"Do as I say, not as I do." That was the way John R. Schneider III approached his clients for two years while at Charles Schwab, according to Yahoo Finance, before turning around spending habits that put him in thousands of dollars of debt. Schneider's follies were capped by cashing an employer-provided tuition reimbursement check for a trip to Las Vegas and throwing down his credit card for a car down payment, mistakes he said he'd never want his clients to make.
"Financial advisors are vulnerable to making bad decisions with their money just like everyone else. We’re all experts in our own fields, but we aren’t perfect," he said. "That’s why nurses smoke and financial advisors file for bankruptcy.”
Luckily Schneider's story didn't end in bankruptcy, but he and his partner still had to dig themselves out of $51,000 of debt. "Like Britney after she shaved her head and Neil Patrick post-Doogie, we completely changed our lives and our finances for our big comeback," he said on his website. Overspending on clothing, travel and dining out meant the couple spent about $30,000 more than they should have, every year. By adjusting their spending behavior, the two were able to pay off their debt and eventually start saving more for their retirement.

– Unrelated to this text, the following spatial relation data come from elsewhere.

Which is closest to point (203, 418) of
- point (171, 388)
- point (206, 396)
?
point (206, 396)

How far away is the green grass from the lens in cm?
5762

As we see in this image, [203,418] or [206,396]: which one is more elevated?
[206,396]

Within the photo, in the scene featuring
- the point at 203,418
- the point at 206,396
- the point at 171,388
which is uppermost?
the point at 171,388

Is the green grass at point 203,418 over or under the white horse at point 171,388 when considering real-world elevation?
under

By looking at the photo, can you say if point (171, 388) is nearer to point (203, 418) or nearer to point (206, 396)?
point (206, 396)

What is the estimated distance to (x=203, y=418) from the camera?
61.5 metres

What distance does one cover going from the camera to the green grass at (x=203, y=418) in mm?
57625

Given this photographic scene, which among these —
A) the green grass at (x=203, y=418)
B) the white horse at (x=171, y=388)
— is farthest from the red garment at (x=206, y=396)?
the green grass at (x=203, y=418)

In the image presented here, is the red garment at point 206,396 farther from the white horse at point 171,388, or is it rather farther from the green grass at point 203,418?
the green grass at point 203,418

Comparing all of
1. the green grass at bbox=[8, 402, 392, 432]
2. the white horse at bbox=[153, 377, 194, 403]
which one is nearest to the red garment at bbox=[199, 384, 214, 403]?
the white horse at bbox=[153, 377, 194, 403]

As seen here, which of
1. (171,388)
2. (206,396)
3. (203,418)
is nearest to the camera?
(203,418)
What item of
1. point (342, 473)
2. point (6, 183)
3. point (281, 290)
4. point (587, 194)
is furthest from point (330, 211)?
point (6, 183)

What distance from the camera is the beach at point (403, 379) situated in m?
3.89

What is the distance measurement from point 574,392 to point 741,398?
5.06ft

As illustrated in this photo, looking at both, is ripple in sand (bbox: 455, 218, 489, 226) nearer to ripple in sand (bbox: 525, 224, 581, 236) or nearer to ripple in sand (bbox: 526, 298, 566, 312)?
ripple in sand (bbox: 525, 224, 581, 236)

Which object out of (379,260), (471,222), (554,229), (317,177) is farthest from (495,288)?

If you are feeling a senes of deja vu, you might be thinking of Carl Richards, the Park City, Utah-based financial advisor who described, in a New York Times 2010 piece, the experience of overextending himself and ultimately losing his home. He parlayed that into a popular book, "The Behavior Gap," and later into regular essays with accompanying napkin sketches that continue to this day in the Times.